» PROBLEM REQUIREMENTS:
Pictures stay out; please output the remaining data exactly.

» INFORMATION PROVIDED:
((

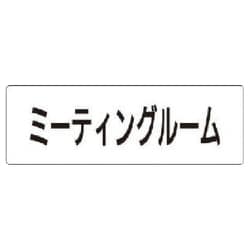RS1-82 [ユニット 室名表示板 ミーティングルーム アクリル(白) 50×150×2厚]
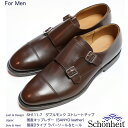 ショーンハイト 日本製 ダブルモンクストレートチップ SH111-7（山陽キップ・ダークブラウン／国産ラバーソール／ブリティッシュトラッド）メンズビジネスシューズ 本革（アッパー＆ライニング）グッドイヤーウエルト製法 ロングライフ設計 修理対応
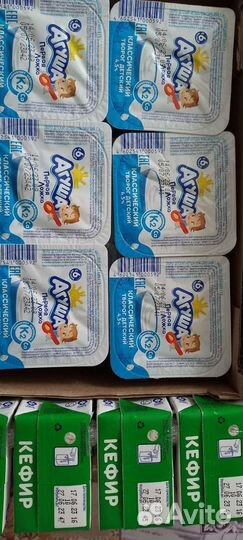 Творог агуша с молочной кухни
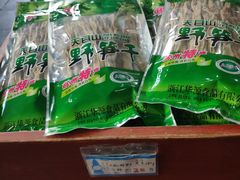 -景阳观(河坊街店)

))

» SOLUTION TO THE EXERCISE:
RS1-82 [ユニット 室名表示板 ミーティングルーム アクリル(白) 50×150×2厚]
 ショーンハイト 日本製 ダブルモンクストレートチップ SH111-7（山陽キップ・ダークブラウン／国産ラバーソール／ブリティッシュトラッド）メンズビジネスシューズ 本革（アッパー＆ライニング）グッドイヤーウエルト製法 ロングライフ設計 修理対応
 Творог агуша с молочной кухни
 -景阳观(河坊街店)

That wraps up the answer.